■ **Input records**:
- - -

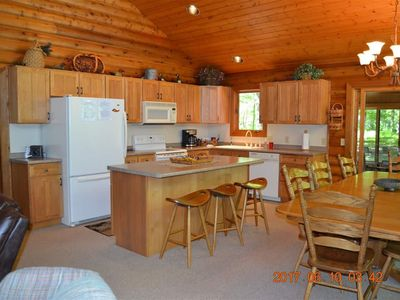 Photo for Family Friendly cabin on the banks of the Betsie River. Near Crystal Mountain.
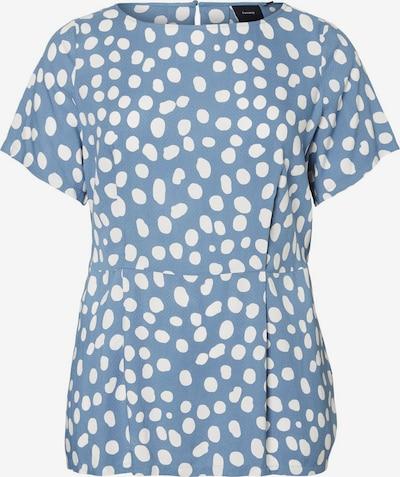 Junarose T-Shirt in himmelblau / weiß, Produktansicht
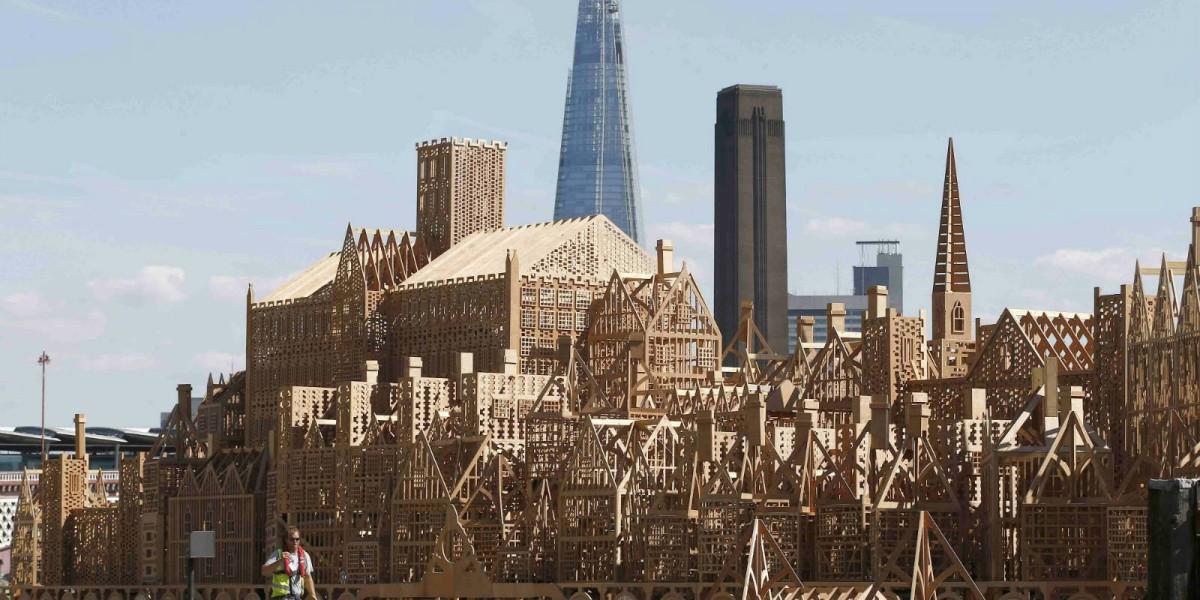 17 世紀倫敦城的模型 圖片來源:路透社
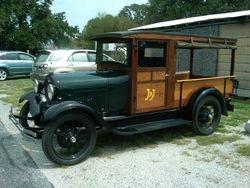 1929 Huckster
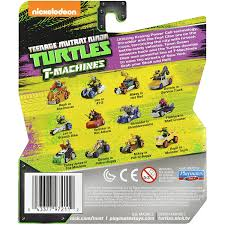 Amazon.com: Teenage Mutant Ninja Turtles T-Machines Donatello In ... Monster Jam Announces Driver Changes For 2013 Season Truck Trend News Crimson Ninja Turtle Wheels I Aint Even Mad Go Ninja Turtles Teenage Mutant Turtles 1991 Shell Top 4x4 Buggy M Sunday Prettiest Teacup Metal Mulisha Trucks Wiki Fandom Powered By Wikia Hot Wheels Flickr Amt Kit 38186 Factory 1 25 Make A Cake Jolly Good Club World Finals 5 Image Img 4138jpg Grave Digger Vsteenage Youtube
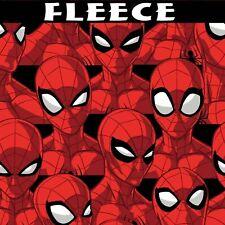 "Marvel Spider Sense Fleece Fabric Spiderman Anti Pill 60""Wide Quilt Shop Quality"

- - -

■ **About this exercise**: Give again, word for word, the line that contains "Amazon.com: Teenage Mutant" and every line after it through the end of the entries; omit the pictures.

■ **Result of this exercise**:
 Amazon.com: Teenage Mutant Ninja Turtles T-Machines Donatello In ... Monster Jam Announces Driver Changes For 2013 Season Truck Trend News Crimson Ninja Turtle Wheels I Aint Even Mad Go Ninja Turtles Teenage Mutant Turtles 1991 Shell Top 4x4 Buggy M Sunday Prettiest Teacup Metal Mulisha Trucks Wiki Fandom Powered By Wikia Hot Wheels Flickr Amt Kit 38186 Factory 1 25 Make A Cake Jolly Good Club World Finals 5 Image Img 4138jpg Grave Digger Vsteenage Youtube
 "Marvel Spider Sense Fleece Fabric Spiderman Anti Pill 60""Wide Quilt Shop Quality"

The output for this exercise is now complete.